James Carville went the other direction. According to Fox News, Carville called Platner "f---ed up" — and then endorsed him anyway, comparing the decision to the U.S. allying with Stalin to defeat Hitler in World War II. The most prominent Democratic strategist of the last 30 years just compared a Maine Senate candidate to Josef Stalin and said vote for him anyway.
Sen. John Fetterman (D-PA) took a different angle — daring Platner to release messages with what Fetterman called "mystery women," saying he'd "wear a suit every day" in return, according to Fox News. That is not exactly a ringing endorsement.
Who's Actually Running Platner's Campaign
Breitbart reported new details — sourced from a December 2025 Politico piece by Michael Kruse and a New York Post follow-up — about the political operatives behind Platner's candidacy.
Daniel Moraff, a Yale Law graduate and former Bernie Sanders staffer who runs Dark Forest consulting, and his fiancée Leanne Fan, a Harvard and UC-Berkeley alumna, recruited Platner through the Democratic Socialists of America network. They tracked down Platner's mother at her restaurant, Ironbound, after hearing his name from local DSA activists.
Moraff and Fan had previously backed Nebraska Senate candidate Dan Osborn and Squad member Rep. Summer Lee (D-PA). They had also considered recruiting local union boss Chris Williams before Williams told Politico he had "a skeleton in the closet that wasn't true that we would've had to explain."

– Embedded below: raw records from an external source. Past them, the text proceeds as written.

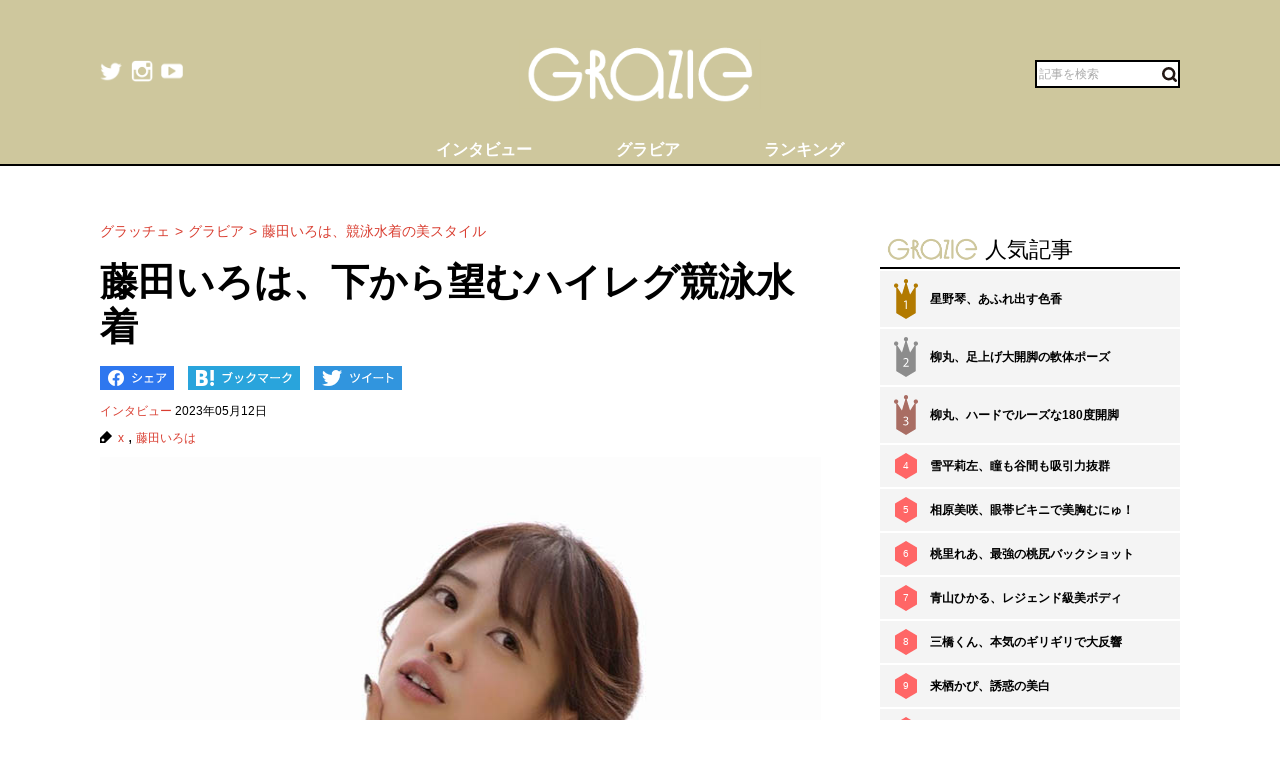

--- FILE ---
content_type: text/html; charset=utf-8
request_url: https://www.google.com/recaptcha/api2/aframe
body_size: 266
content:
<!DOCTYPE HTML><html><head><meta http-equiv="content-type" content="text/html; charset=UTF-8"></head><body><script nonce="k4W4MTBv18efirlcifDWmw">/** Anti-fraud and anti-abuse applications only. See google.com/recaptcha */ try{var clients={'sodar':'https://pagead2.googlesyndication.com/pagead/sodar?'};window.addEventListener("message",function(a){try{if(a.source===window.parent){var b=JSON.parse(a.data);var c=clients[b['id']];if(c){var d=document.createElement('img');d.src=c+b['params']+'&rc='+(localStorage.getItem("rc::a")?sessionStorage.getItem("rc::b"):"");window.document.body.appendChild(d);sessionStorage.setItem("rc::e",parseInt(sessionStorage.getItem("rc::e")||0)+1);localStorage.setItem("rc::h",'1769306994703');}}}catch(b){}});window.parent.postMessage("_grecaptcha_ready", "*");}catch(b){}</script></body></html>

--- FILE ---
content_type: text/javascript; charset=utf-8
request_url: https://spnativeapi-tls.i-mobile.co.jp/api/ad_spot.ashx?partnerId=76018&mediaId=544758&spotId=1777932&asn=4&num=7&callback=imobile_jsonp_callback_1e7e23efc26c&tagv=1.2.45&referer=https://gravure-grazie.com/image/archives/255143
body_size: -7
content:
imobile_jsonp_callback_1e7e23efc26c({"result":{"code":3,"message":"Ad not found"},"spotInfo":{},"ads":[]})

--- FILE ---
content_type: text/javascript; charset=utf-8
request_url: https://spnativeapi-tls.i-mobile.co.jp/api/ad_spot.ashx?partnerId=76018&mediaId=544758&spotId=1777931&asn=3&num=7&callback=imobile_jsonp_callback_3d415ecad99e&tagv=1.2.45&referer=https://gravure-grazie.com/image/archives/255143
body_size: -8
content:
imobile_jsonp_callback_3d415ecad99e({"result":{"code":3,"message":"Ad not found"},"spotInfo":{},"ads":[]})

--- FILE ---
content_type: image/svg+xml
request_url: https://gravure-grazie.com/wp-content/themes/menscyzo/img/rank/icon-rank2.svg
body_size: 627
content:
<?xml version="1.0" encoding="utf-8"?>
<!-- Generator: Adobe Illustrator 23.0.6, SVG Export Plug-In . SVG Version: 6.00 Build 0)  -->
<svg version="1.1" id="レイヤー_1" xmlns="http://www.w3.org/2000/svg" xmlns:xlink="http://www.w3.org/1999/xlink" x="0px"
	 y="0px" viewBox="0 0 41 66.664" style="enable-background:new 0 0 41 66.664;" xml:space="preserve">
<path style="fill:#8C8C8C;" d="M37.344,7.313c-2.02,0-3.657,1.637-3.657,3.656c0,1.273,0.653,2.392,1.64,3.047l-7.875,11.9
	L21.584,7.13c1.486-0.464,2.572-1.835,2.572-3.474C24.157,1.637,22.52,0,20.501,0c-2.02,0-3.657,1.637-3.657,3.656
	c0,1.638,1.085,3.009,2.571,3.473l-5.868,18.786L5.672,14.016c0.988-0.655,1.641-1.774,1.641-3.047c0-2.019-1.637-3.656-3.656-3.656
	C1.637,7.313,0,8.95,0,10.969c0,2.019,1.637,3.656,3.656,3.656v42.117L20.5,66.664l16.844-9.923V14.625c0,0,0,0,0,0
	c2.019,0,3.656-1.637,3.656-3.656C41,8.95,39.363,7.313,37.344,7.313z"/>
<path style="fill:#FFFFFF;" d="M15.874,49.503v-1.188l1.518-1.475c3.653-3.477,5.303-5.325,5.325-7.481
	c0-1.452-0.704-2.794-2.838-2.794c-1.298,0-2.376,0.66-3.036,1.21l-0.616-1.364c0.99-0.836,2.398-1.452,4.048-1.452
	c3.081,0,4.379,2.112,4.379,4.158c0,2.641-1.915,4.774-4.929,7.679l-1.145,1.057v0.044h6.425v1.606H15.874z"/>
</svg>


--- FILE ---
content_type: text/javascript; charset=utf-8
request_url: https://spnativeapi-tls.i-mobile.co.jp/api/ad_spot.ashx?partnerId=76018&mediaId=544758&spotId=1777931&asn=1&num=7&callback=imobile_jsonp_callback_2d3800a60612&tagv=1.2.45&referer=https://gravure-grazie.com/image/archives/255143
body_size: -5
content:
imobile_jsonp_callback_2d3800a60612({"result":{"code":3,"message":"Ad not found"},"spotInfo":{},"ads":[]})

--- FILE ---
content_type: text/javascript; charset=utf-8
request_url: https://spnativeapi-tls.i-mobile.co.jp/api/ad_spot.ashx?partnerId=76018&mediaId=544758&spotId=1777932&asn=2&num=7&callback=imobile_jsonp_callback_00162184a483&tagv=1.2.45&referer=https://gravure-grazie.com/image/archives/255143
body_size: -7
content:
imobile_jsonp_callback_00162184a483({"result":{"code":3,"message":"Ad not found"},"spotInfo":{},"ads":[]})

The operatives behind Platner passed on their first choice because of a skeleton — and landed on a candidate who now has a Nazi tattoo he wore for 18 years, sexting allegations from his marriage, and multiple women describing physical roughness on the record.
What the Coverage Is Missing
NPR's framing, from their June 5 report, centers on whether Maine voters will "extend forgiveness" to Platner. That framing assumes guilt but also assumes the question is purely one of electoral viability — not accountability.
Fox News is covering the story aggressively, but their framing leans hard on Democratic hypocrisy angles — comparing Democratic silence on Platner to Democratic outrage over Brett Kavanaugh. That comparison is worth making. Fox News does have a vested interest in keeping this story alive through the primary.
The specific allegations themselves have received less scrutiny. The NYT report buried key details in paragraph 22, as noted in our prior coverage. The press is either going full outrage or treating this as a political horserace. The actual substance — what the women said, exactly, and what evidence exists — gets lost in the spin from both directions.
What This Means for Regular People
If you live in Maine and you vote in this primary, you are making a binary choice. Either you believe Platner's denials and think the economic argument outweighs the personal conduct allegations — or you don't.
What you should not do is pretend the Democratic Party establishment has given you clear guidance. It has not. One congresswoman says he's disqualified. The most famous Democratic strategist in America says vote for him anyway. National party leadership has said nothing definitive.
The seat matters. Maine is a genuine pickup opportunity for Democrats in the fight for Senate control. That's exactly why Carville is making the Stalin comparison instead of demanding accountability.
Politics over principle. It's an old story. Maine voters get to decide if they're okay with it.